=== Section Start ===
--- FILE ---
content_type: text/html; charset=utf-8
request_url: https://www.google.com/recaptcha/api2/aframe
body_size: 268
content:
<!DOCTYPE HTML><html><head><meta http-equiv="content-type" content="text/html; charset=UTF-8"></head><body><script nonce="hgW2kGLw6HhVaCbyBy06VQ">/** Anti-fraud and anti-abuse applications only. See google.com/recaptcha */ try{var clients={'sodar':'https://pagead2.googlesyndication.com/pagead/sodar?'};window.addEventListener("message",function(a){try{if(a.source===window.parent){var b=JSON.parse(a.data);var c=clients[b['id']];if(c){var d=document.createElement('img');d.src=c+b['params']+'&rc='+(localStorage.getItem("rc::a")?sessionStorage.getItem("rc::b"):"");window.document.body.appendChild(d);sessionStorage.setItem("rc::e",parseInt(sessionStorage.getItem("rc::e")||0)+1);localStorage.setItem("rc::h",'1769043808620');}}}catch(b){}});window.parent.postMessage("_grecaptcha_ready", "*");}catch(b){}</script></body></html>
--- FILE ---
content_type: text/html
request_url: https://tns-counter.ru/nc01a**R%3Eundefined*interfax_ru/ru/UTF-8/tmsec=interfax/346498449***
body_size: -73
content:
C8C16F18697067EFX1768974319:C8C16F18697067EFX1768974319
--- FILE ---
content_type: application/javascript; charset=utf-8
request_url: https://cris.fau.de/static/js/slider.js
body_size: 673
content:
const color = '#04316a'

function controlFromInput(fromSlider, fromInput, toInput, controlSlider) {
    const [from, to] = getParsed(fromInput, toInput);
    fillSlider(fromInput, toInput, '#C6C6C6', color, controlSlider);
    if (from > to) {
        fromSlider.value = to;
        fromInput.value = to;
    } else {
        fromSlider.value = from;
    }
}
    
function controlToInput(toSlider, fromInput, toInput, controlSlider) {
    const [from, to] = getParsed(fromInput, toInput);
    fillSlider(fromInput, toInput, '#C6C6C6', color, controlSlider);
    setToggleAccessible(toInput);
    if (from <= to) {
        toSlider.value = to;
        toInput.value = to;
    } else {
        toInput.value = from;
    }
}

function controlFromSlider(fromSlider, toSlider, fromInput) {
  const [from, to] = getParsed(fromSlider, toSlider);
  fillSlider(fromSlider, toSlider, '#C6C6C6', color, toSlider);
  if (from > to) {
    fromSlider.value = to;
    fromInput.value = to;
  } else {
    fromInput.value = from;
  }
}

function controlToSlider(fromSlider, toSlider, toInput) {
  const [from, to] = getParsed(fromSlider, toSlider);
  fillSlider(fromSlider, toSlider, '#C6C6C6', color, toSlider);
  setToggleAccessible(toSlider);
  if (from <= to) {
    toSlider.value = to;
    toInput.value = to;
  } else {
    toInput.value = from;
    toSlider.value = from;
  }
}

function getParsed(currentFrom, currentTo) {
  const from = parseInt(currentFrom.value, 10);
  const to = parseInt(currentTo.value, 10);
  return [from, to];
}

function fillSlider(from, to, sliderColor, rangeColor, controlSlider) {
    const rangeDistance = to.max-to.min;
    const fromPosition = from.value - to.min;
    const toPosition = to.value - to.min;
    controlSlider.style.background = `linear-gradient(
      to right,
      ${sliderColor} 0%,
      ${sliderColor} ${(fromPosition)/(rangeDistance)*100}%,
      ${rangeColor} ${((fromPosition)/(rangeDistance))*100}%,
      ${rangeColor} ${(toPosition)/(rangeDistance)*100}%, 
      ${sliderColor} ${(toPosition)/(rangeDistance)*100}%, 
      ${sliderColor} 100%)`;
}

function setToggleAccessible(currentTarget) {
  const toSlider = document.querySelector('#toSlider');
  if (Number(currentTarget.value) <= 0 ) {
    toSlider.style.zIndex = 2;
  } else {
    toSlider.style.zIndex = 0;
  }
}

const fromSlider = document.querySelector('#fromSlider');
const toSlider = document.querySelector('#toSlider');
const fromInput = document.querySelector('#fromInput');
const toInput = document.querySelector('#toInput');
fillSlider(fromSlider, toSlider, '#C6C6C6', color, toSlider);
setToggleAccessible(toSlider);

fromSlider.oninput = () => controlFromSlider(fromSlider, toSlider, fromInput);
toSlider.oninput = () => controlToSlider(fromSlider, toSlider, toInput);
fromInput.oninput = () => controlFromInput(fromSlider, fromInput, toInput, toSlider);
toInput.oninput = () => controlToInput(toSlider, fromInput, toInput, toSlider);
=== Section End ===
**EXERCISE GOAL**
Output the data exactly, so that every line matches the original.

**EXERCISE ANSWER**
--- FILE ---
content_type: text/html; charset=utf-8
request_url: https://www.google.com/recaptcha/api2/aframe
body_size: 268
content:
<!DOCTYPE HTML><html><head><meta http-equiv="content-type" content="text/html; charset=UTF-8"></head><body><script nonce="hgW2kGLw6HhVaCbyBy06VQ">/** Anti-fraud and anti-abuse applications only. See google.com/recaptcha */ try{var clients={'sodar':'https://pagead2.googlesyndication.com/pagead/sodar?'};window.addEventListener("message",function(a){try{if(a.source===window.parent){var b=JSON.parse(a.data);var c=clients[b['id']];if(c){var d=document.createElement('img');d.src=c+b['params']+'&rc='+(localStorage.getItem("rc::a")?sessionStorage.getItem("rc::b"):"");window.document.body.appendChild(d);sessionStorage.setItem("rc::e",parseInt(sessionStorage.getItem("rc::e")||0)+1);localStorage.setItem("rc::h",'1769043808620');}}}catch(b){}});window.parent.postMessage("_grecaptcha_ready", "*");}catch(b){}</script></body></html>
--- FILE ---
content_type: text/html
request_url: https://tns-counter.ru/nc01a**R%3Eundefined*interfax_ru/ru/UTF-8/tmsec=interfax/346498449***
body_size: -73
content:
C8C16F18697067EFX1768974319:C8C16F18697067EFX1768974319
--- FILE ---
content_type: application/javascript; charset=utf-8
request_url: https://cris.fau.de/static/js/slider.js
body_size: 673
content:
const color = '#04316a'

function controlFromInput(fromSlider, fromInput, toInput, controlSlider) {
    const [from, to] = getParsed(fromInput, toInput);
    fillSlider(fromInput, toInput, '#C6C6C6', color, controlSlider);
    if (from > to) {
        fromSlider.value = to;
        fromInput.value = to;
    } else {
        fromSlider.value = from;
    }
}
    
function controlToInput(toSlider, fromInput, toInput, controlSlider) {
    const [from, to] = getParsed(fromInput, toInput);
    fillSlider(fromInput, toInput, '#C6C6C6', color, controlSlider);
    setToggleAccessible(toInput);
    if (from <= to) {
        toSlider.value = to;
        toInput.value = to;
    } else {
        toInput.value = from;
    }
}

function controlFromSlider(fromSlider, toSlider, fromInput) {
  const [from, to] = getParsed(fromSlider, toSlider);
  fillSlider(fromSlider, toSlider, '#C6C6C6', color, toSlider);
  if (from > to) {
    fromSlider.value = to;
    fromInput.value = to;
  } else {
    fromInput.value = from;
  }
}

function controlToSlider(fromSlider, toSlider, toInput) {
  const [from, to] = getParsed(fromSlider, toSlider);
  fillSlider(fromSlider, toSlider, '#C6C6C6', color, toSlider);
  setToggleAccessible(toSlider);
  if (from <= to) {
    toSlider.value = to;
    toInput.value = to;
  } else {
    toInput.value = from;
    toSlider.value = from;
  }
}

function getParsed(currentFrom, currentTo) {
  const from = parseInt(currentFrom.value, 10);
  const to = parseInt(currentTo.value, 10);
  return [from, to];
}

function fillSlider(from, to, sliderColor, rangeColor, controlSlider) {
    const rangeDistance = to.max-to.min;
    const fromPosition = from.value - to.min;
    const toPosition = to.value - to.min;
    controlSlider.style.background = `linear-gradient(
      to right,
      ${sliderColor} 0%,
      ${sliderColor} ${(fromPosition)/(rangeDistance)*100}%,
      ${rangeColor} ${((fromPosition)/(rangeDistance))*100}%,
      ${rangeColor} ${(toPosition)/(rangeDistance)*100}%, 
      ${sliderColor} ${(toPosition)/(rangeDistance)*100}%, 
      ${sliderColor} 100%)`;
}

function setToggleAccessible(currentTarget) {
  const toSlider = document.querySelector('#toSlider');
  if (Number(currentTarget.value) <= 0 ) {
    toSlider.style.zIndex = 2;
  } else {
    toSlider.style.zIndex = 0;
  }
}

const fromSlider = document.querySelector('#fromSlider');
const toSlider = document.querySelector('#toSlider');
const fromInput = document.querySelector('#fromInput');
const toInput = document.querySelector('#toInput');
fillSlider(fromSlider, toSlider, '#C6C6C6', color, toSlider);
setToggleAccessible(toSlider);

fromSlider.oninput = () => controlFromSlider(fromSlider, toSlider, fromInput);
toSlider.oninput = () => controlToSlider(fromSlider, toSlider, toInput);
fromInput.oninput = () => controlFromInput(fromSlider, fromInput, toInput, toSlider);
toInput.oninput = () => controlToInput(toSlider, fromInput, toInput, toSlider);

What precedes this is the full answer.